Le crisi epilettiche e l’assunzione dei farmaci antiepilettici che ripercussioni hanno sulla vita fertile di una donna? Partiamo dal comprendere quali sono le conseguenze sul ciclo mestruale e, quindi, sulla fertilità femminile.

In un documento tematico Donna ed Epilessia, la Lega Italiana Contro l’Epilessia (LICE) riporta come sia l’epilessia quanto i farmaci antiepilettici possono causare delle irregolarità nel ciclo mestruale. Alcune donne riferiscono invece che le crisi epilettiche sono maggiori (o esclusive) durante il ciclo mestruale. Gli estrogeni e il progesterone, infatti, agiscono sul cervello anche nella sua suscettibilità a provocare delle crisi.

Va anche posta l’attenzione su come l’epilessia e i farmaci hanno conseguenze sulla sfera sessuale, potendo andare incontro a una riduzione del desiderio o a una ridotta soddisfazione. L’insieme di queste cause è probabilmente alla base della lieve riduzione della fertilità che si registra nelle coppie (anche l’epilessia negli uomini in questo senso può incidere) con epilessia. I farmaci assunti per la gestione dell’epilessia riducono anche l’efficacia contraccettiva della pillola, del cerotto e dell’anello vaginale.

Per quel che riguarda la gravidanza il discorso diventa ancora più complesso. Uno studio pubblicato su JAMA Neurology riporta l’aumento del rischio di aborto spontaneo, partorire un bambino morto, parto pretermine, morte materna, aumento del rischio di difetti congeniti (malformazioni cardiache, scheletriche, facciali, gastrointestinali, genitourinarie e del tubo neurale) e ricovero in terapia intensiva neonatale. Inoltre c’è una maggiore probabilità di sviluppare una preeclampsia e che il feto cresca meno del previsto.

C’è anche un aumento del rischio di malattie emorragiche nel feto (che può essere efficacemente contrastato con l’assunzione prenatale della vitamina D e della somministrazione di vitamina K al neonato).

Le terapie anticonvulsivanti sono dannose per il feto?

L’Agenzia Italiana del Farmaco (AIFA) evidenzia la presenza di un rischio maggiore di ritardi nello sviluppo, sia fisico che mentale, nei figli di donne che assumono farmaci per il trattamento dell’epilessia durante la gravidanza.

A questo proposito va però considerato quanto sottolineato dalla Società Italiana di Neurologia, che in un apposito documento evidenzia come vi sia consenso nel ritenere i rischi delle crisi materne non controllate superiori rispetto a quelli sul feto provocati dall’assunzione dei farmaci.

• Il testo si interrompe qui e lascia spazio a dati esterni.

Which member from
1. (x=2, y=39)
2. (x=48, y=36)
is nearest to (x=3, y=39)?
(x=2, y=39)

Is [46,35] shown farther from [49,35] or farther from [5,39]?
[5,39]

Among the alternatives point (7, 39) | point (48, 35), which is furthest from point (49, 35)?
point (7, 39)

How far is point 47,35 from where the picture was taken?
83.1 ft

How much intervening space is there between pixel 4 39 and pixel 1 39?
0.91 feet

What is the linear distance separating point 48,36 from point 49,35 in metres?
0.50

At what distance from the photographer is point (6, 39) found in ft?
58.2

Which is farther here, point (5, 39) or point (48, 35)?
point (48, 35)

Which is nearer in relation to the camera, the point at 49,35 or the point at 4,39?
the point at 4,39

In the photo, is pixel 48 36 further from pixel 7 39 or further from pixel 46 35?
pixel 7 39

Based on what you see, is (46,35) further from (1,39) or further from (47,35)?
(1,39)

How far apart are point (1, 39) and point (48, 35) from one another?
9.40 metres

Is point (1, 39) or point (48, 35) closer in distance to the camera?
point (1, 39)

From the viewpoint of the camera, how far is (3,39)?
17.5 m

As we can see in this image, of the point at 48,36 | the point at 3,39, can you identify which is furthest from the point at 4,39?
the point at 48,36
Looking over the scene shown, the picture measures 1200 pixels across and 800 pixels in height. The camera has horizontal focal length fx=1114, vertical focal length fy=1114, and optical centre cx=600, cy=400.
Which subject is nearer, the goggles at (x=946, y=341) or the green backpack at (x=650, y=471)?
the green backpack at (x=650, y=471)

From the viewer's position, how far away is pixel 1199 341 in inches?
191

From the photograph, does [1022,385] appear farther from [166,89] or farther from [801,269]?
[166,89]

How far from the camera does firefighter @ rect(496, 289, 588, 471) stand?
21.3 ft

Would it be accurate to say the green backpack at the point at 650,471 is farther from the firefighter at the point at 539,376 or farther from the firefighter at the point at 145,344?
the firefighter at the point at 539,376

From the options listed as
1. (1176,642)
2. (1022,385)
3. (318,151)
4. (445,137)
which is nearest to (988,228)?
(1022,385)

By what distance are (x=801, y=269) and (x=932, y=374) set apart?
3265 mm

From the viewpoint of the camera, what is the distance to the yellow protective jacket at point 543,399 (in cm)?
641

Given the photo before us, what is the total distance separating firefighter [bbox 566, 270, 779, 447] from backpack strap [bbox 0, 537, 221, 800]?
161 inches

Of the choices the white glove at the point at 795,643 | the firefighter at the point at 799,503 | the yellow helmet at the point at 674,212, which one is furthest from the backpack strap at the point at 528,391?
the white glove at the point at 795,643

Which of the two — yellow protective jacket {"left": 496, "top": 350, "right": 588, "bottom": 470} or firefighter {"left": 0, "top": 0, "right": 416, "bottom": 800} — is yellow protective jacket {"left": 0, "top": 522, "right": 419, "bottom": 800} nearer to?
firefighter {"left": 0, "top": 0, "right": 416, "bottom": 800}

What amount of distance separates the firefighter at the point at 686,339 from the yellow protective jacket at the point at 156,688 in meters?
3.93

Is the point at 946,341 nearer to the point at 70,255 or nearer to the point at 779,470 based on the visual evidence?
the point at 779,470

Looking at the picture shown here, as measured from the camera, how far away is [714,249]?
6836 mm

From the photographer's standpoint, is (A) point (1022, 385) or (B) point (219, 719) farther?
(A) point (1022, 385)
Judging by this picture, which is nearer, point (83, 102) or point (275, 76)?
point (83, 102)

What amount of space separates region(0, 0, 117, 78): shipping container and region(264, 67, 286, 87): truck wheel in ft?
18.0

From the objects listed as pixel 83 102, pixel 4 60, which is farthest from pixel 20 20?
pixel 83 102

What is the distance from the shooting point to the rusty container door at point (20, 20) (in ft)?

Vi è quindi l’indicazione di, laddove possibile, programmare la gravidanza.

Epilessia e gravidanza: cosa fare

Una volta scoperto di essere incinta è fondamentale valutare con il proprio medico le scelte da intraprendere. In linea generale, potrebbe essere consigliato di effettuare dei dosaggi plasmatici frequenti per prevedere i giusti accorgimenti alla terapia farmacologica.

Inoltre la terapia antiepilettica va seguita anche durante il travaglio e il parto. Di per sé il parto vaginale non è precluso, ma spesso è indicato il taglio cesareo specialmente nelle donne con crisi ripetute durante il travaglio, ma non vi sono controindicazioni per l’analgesia epidurale.

Particolare attenzione va dedicata anche al post-parto. Innanzitutto sottolineando come la carenza di sonno, tipica dei primi mesi di vita del neonato, può facilitare l’insorgenza delle crisi. Questo non impedirà alla neomamma di accudire il proprio bambino ma è evidente come inizialmente il verificarsi di una crisi potrebbe mettere a repentaglio la salute e la sopravvivenza del bambino. Va quindi prevista un’organizzazione tale per cui la donna non sia mai sola con il bambino o, per esempio, preferire l’utilizzo della carrozzina al marsupio.

L’allattamento al seno, se desiderato, è sempre raccomandato e anche in questo caso i benefici sono superiori ai potenziali rischi di esposizione del neonato ai farmaci antiepilettici.